Starting at the line containing "Judging by their" and ending at the last line of the entries, lay out those lines as a Markdown table with a Row column numbering each line and a Line Text column holding it. Leave out blank lines.

## begin

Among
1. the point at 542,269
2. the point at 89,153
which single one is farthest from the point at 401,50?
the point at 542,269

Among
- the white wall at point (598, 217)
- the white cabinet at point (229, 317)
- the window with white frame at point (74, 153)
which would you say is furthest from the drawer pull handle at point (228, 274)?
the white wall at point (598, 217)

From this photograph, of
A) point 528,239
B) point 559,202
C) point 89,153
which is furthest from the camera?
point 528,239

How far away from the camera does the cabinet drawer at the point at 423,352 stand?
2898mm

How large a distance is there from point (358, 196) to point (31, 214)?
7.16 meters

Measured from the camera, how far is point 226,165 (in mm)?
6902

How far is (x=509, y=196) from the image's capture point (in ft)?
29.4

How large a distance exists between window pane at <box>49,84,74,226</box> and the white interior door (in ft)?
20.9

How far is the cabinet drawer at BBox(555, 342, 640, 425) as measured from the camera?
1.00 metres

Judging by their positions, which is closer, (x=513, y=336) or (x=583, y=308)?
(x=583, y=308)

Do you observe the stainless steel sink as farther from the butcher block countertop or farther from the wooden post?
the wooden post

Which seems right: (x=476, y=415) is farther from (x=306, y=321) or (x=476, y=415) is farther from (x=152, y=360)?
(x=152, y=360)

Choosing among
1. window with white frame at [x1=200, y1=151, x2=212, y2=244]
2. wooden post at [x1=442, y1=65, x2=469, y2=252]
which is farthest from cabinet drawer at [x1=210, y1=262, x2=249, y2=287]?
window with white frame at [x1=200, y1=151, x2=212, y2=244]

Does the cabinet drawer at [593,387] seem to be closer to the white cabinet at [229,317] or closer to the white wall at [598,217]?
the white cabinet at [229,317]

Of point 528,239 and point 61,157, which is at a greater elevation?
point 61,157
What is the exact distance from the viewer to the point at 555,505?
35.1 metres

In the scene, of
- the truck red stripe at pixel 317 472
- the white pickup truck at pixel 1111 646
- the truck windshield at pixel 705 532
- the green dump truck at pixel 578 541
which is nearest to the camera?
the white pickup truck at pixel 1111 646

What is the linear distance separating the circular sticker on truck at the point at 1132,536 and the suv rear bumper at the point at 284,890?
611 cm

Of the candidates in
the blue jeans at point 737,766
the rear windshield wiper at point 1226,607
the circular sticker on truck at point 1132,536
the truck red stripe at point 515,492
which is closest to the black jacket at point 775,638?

## end

— OUTPUT —
| Row | Line Text |
|---|---|
| 1 | Judging by their positions, which is closer, (x=513, y=336) or (x=583, y=308)? |
| 2 | (x=583, y=308) |
| 3 | Do you observe the stainless steel sink as farther from the butcher block countertop or farther from the wooden post? |
| 4 | the wooden post |
| 5 | Which seems right: (x=476, y=415) is farther from (x=306, y=321) or (x=476, y=415) is farther from (x=152, y=360)? |
| 6 | (x=152, y=360) |
| 7 | Choosing among |
| 8 | 1. window with white frame at [x1=200, y1=151, x2=212, y2=244] |
| 9 | 2. wooden post at [x1=442, y1=65, x2=469, y2=252] |
| 10 | which is farthest from cabinet drawer at [x1=210, y1=262, x2=249, y2=287]? |
| 11 | window with white frame at [x1=200, y1=151, x2=212, y2=244] |
| 12 | Does the cabinet drawer at [593,387] seem to be closer to the white cabinet at [229,317] or closer to the white wall at [598,217]? |
| 13 | the white cabinet at [229,317] |
| 14 | Of point 528,239 and point 61,157, which is at a greater elevation? |
| 15 | point 61,157 |
| 16 | What is the exact distance from the viewer to the point at 555,505? |
| 17 | 35.1 metres |
| 18 | In the scene, of |
| 19 | - the truck red stripe at pixel 317 472 |
| 20 | - the white pickup truck at pixel 1111 646 |
| 21 | - the truck windshield at pixel 705 532 |
| 22 | - the green dump truck at pixel 578 541 |
| 23 | which is nearest to the camera? |
| 24 | the white pickup truck at pixel 1111 646 |
| 25 | What is the linear distance separating the circular sticker on truck at the point at 1132,536 and the suv rear bumper at the point at 284,890? |
| 26 | 611 cm |
| 27 | Of the candidates in |
| 28 | the blue jeans at point 737,766 |
| 29 | the rear windshield wiper at point 1226,607 |
| 30 | the circular sticker on truck at point 1132,536 |
| 31 | the truck red stripe at point 515,492 |
| 32 | which is closest to the black jacket at point 775,638? |